**WHAT TO WORK ON**. Output the data below in full, character for character.

**PROVIDED RECORDS**.
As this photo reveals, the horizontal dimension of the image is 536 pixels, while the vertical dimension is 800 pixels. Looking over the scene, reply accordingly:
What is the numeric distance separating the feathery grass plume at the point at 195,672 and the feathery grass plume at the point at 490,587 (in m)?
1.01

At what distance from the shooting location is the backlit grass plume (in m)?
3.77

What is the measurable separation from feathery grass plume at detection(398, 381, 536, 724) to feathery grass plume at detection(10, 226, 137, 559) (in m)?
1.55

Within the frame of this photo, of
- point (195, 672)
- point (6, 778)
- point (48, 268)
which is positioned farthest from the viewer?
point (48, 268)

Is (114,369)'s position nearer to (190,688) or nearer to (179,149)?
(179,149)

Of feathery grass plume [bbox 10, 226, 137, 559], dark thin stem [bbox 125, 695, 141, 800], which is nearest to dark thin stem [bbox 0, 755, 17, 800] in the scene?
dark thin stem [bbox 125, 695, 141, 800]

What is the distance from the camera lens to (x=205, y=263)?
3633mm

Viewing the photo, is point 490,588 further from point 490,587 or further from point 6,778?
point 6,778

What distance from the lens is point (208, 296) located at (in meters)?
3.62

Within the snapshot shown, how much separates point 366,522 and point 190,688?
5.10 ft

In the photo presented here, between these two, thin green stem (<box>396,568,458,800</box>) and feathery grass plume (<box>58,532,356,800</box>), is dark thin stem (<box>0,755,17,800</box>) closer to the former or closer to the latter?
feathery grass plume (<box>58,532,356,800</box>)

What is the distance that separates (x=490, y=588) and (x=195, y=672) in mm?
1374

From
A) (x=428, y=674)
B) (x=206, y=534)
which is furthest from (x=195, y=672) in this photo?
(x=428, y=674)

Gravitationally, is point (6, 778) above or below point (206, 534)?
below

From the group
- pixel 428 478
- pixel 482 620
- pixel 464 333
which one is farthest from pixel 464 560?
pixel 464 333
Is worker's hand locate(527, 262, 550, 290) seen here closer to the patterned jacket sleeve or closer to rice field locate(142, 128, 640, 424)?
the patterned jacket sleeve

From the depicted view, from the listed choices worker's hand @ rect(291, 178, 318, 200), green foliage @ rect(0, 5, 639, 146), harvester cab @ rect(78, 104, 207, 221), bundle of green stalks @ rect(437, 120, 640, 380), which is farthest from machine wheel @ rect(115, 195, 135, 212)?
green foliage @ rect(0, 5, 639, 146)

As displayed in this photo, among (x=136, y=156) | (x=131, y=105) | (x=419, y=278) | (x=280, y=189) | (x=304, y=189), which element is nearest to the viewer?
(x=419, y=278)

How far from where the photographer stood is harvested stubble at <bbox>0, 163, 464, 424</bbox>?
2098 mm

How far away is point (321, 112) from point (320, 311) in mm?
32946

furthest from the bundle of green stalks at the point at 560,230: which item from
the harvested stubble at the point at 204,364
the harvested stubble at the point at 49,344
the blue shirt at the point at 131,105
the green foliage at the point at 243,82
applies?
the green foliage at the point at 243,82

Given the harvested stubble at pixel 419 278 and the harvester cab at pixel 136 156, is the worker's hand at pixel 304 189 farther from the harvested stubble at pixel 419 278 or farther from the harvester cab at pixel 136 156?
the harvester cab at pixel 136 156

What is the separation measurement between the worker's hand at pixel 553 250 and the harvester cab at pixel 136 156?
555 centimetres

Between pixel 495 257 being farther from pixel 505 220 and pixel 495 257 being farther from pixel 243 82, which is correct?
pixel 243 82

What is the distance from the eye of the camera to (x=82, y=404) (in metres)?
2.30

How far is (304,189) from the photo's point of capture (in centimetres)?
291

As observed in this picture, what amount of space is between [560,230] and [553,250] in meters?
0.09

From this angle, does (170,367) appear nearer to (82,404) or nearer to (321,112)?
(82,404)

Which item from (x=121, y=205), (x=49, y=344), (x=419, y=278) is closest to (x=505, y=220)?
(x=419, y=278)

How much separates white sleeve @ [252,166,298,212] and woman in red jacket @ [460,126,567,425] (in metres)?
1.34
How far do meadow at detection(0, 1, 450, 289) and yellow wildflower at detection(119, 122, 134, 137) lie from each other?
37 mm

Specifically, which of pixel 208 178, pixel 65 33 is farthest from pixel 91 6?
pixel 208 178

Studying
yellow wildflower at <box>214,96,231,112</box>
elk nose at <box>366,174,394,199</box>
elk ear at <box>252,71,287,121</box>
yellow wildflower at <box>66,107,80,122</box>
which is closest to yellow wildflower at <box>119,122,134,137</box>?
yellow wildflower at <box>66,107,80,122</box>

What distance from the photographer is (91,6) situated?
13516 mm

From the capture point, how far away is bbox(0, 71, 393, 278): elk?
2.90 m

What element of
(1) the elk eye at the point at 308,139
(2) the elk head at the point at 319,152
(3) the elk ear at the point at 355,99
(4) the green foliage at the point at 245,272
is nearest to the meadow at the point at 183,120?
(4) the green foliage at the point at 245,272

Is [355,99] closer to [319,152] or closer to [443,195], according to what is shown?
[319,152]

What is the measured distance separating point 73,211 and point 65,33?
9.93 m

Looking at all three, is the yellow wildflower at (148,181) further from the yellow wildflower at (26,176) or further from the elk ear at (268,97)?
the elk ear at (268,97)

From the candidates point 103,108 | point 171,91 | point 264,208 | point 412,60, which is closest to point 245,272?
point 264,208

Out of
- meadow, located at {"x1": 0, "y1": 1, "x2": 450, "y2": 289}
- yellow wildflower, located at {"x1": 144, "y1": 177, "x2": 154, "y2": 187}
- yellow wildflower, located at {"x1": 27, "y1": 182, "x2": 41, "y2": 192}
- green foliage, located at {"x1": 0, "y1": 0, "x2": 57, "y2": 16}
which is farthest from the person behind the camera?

**FINAL RESULT**.
As this photo reveals, the horizontal dimension of the image is 536 pixels, while the vertical dimension is 800 pixels. Looking over the scene, reply accordingly:
What is the numeric distance separating the feathery grass plume at the point at 195,672 and the feathery grass plume at the point at 490,587 (in m)?
1.01

At what distance from the shooting location is the backlit grass plume (in m)?
3.77

What is the measurable separation from feathery grass plume at detection(398, 381, 536, 724) to feathery grass plume at detection(10, 226, 137, 559) (in m)?
1.55

Within the frame of this photo, of
- point (195, 672)
- point (6, 778)
- point (48, 268)
which is positioned farthest from the viewer?
point (48, 268)

Is (114,369)'s position nearer to (190,688) or nearer to (179,149)?
(179,149)

Of feathery grass plume [bbox 10, 226, 137, 559], dark thin stem [bbox 125, 695, 141, 800], which is nearest to dark thin stem [bbox 0, 755, 17, 800] in the scene?
dark thin stem [bbox 125, 695, 141, 800]

What is the distance from the camera lens to (x=205, y=263)?
3633mm

Viewing the photo, is point 490,588 further from point 490,587 or further from point 6,778?
point 6,778

What distance from the lens is point (208, 296) located at (in meters)?
3.62

Within the snapshot shown, how much separates point 366,522 and point 190,688?
5.10 ft

In the photo presented here, between these two, thin green stem (<box>396,568,458,800</box>) and feathery grass plume (<box>58,532,356,800</box>), is dark thin stem (<box>0,755,17,800</box>) closer to the former or closer to the latter?
feathery grass plume (<box>58,532,356,800</box>)

What is the distance that separates (x=490, y=588) and (x=195, y=672) in mm?
1374

From
A) (x=428, y=674)
B) (x=206, y=534)
which is furthest from (x=195, y=672) in this photo?
(x=428, y=674)

Gravitationally, is point (6, 778) above or below point (206, 534)?
below

From the group
- pixel 428 478
- pixel 482 620
- pixel 464 333
which one is farthest from pixel 464 560?
pixel 464 333
Is worker's hand locate(527, 262, 550, 290) seen here closer to the patterned jacket sleeve or closer to rice field locate(142, 128, 640, 424)?
the patterned jacket sleeve

From the depicted view, from the listed choices worker's hand @ rect(291, 178, 318, 200), green foliage @ rect(0, 5, 639, 146), harvester cab @ rect(78, 104, 207, 221), bundle of green stalks @ rect(437, 120, 640, 380), which is farthest from machine wheel @ rect(115, 195, 135, 212)?
green foliage @ rect(0, 5, 639, 146)

As displayed in this photo, among (x=136, y=156) | (x=131, y=105) | (x=419, y=278) | (x=280, y=189) | (x=304, y=189), which element is nearest to the viewer?
(x=419, y=278)

How far from where the photographer stood is harvested stubble at <bbox>0, 163, 464, 424</bbox>?
2098 mm

How far away is point (321, 112) from point (320, 311) in mm?
32946

furthest from the bundle of green stalks at the point at 560,230: which item from
the harvested stubble at the point at 204,364
the harvested stubble at the point at 49,344
the blue shirt at the point at 131,105
the green foliage at the point at 243,82
applies?
the green foliage at the point at 243,82

Given the harvested stubble at pixel 419 278 and the harvester cab at pixel 136 156, is the worker's hand at pixel 304 189 farther from the harvested stubble at pixel 419 278 or farther from the harvester cab at pixel 136 156?
the harvester cab at pixel 136 156

What is the separation measurement between the worker's hand at pixel 553 250 and the harvester cab at pixel 136 156?
555 centimetres

Between pixel 495 257 being farther from pixel 505 220 and pixel 495 257 being farther from pixel 243 82, which is correct?
pixel 243 82

What is the distance from the eye of the camera to (x=82, y=404) (in metres)?
2.30

How far is (304,189) from the photo's point of capture (in centimetres)?
291

As observed in this picture, what amount of space is between [560,230] and [553,250] in meters?
0.09

From this angle, does (170,367) appear nearer to (82,404) or nearer to (321,112)?
(82,404)

Which item from (x=121, y=205), (x=49, y=344), (x=419, y=278) is closest to (x=505, y=220)?
(x=419, y=278)

How much separates white sleeve @ [252,166,298,212] and woman in red jacket @ [460,126,567,425] (in metres)?
1.34
How far do meadow at detection(0, 1, 450, 289) and yellow wildflower at detection(119, 122, 134, 137) lie from each other?
37 mm

Specifically, which of pixel 208 178, pixel 65 33 is farthest from pixel 91 6?
pixel 208 178

Studying
yellow wildflower at <box>214,96,231,112</box>
elk nose at <box>366,174,394,199</box>
elk ear at <box>252,71,287,121</box>
yellow wildflower at <box>66,107,80,122</box>
which is closest to yellow wildflower at <box>119,122,134,137</box>?
yellow wildflower at <box>66,107,80,122</box>

What distance from the photographer is (91,6) situated?
13516 mm

From the capture point, how far away is bbox(0, 71, 393, 278): elk?
2.90 m

What element of
(1) the elk eye at the point at 308,139
(2) the elk head at the point at 319,152
(3) the elk ear at the point at 355,99
(4) the green foliage at the point at 245,272
is nearest to the meadow at the point at 183,120?
(4) the green foliage at the point at 245,272

Is [355,99] closer to [319,152] or closer to [443,195], according to what is shown?
[319,152]

What is the measured distance separating point 73,211 and point 65,33?
9.93 m

Looking at all three, is the yellow wildflower at (148,181) further from the yellow wildflower at (26,176) or further from the elk ear at (268,97)?
the elk ear at (268,97)

From the candidates point 103,108 | point 171,91 | point 264,208 | point 412,60, which is closest to point 245,272?
point 264,208

Out of
- meadow, located at {"x1": 0, "y1": 1, "x2": 450, "y2": 289}
- yellow wildflower, located at {"x1": 144, "y1": 177, "x2": 154, "y2": 187}
- yellow wildflower, located at {"x1": 27, "y1": 182, "x2": 41, "y2": 192}
- green foliage, located at {"x1": 0, "y1": 0, "x2": 57, "y2": 16}
which is farthest from the person behind the camera?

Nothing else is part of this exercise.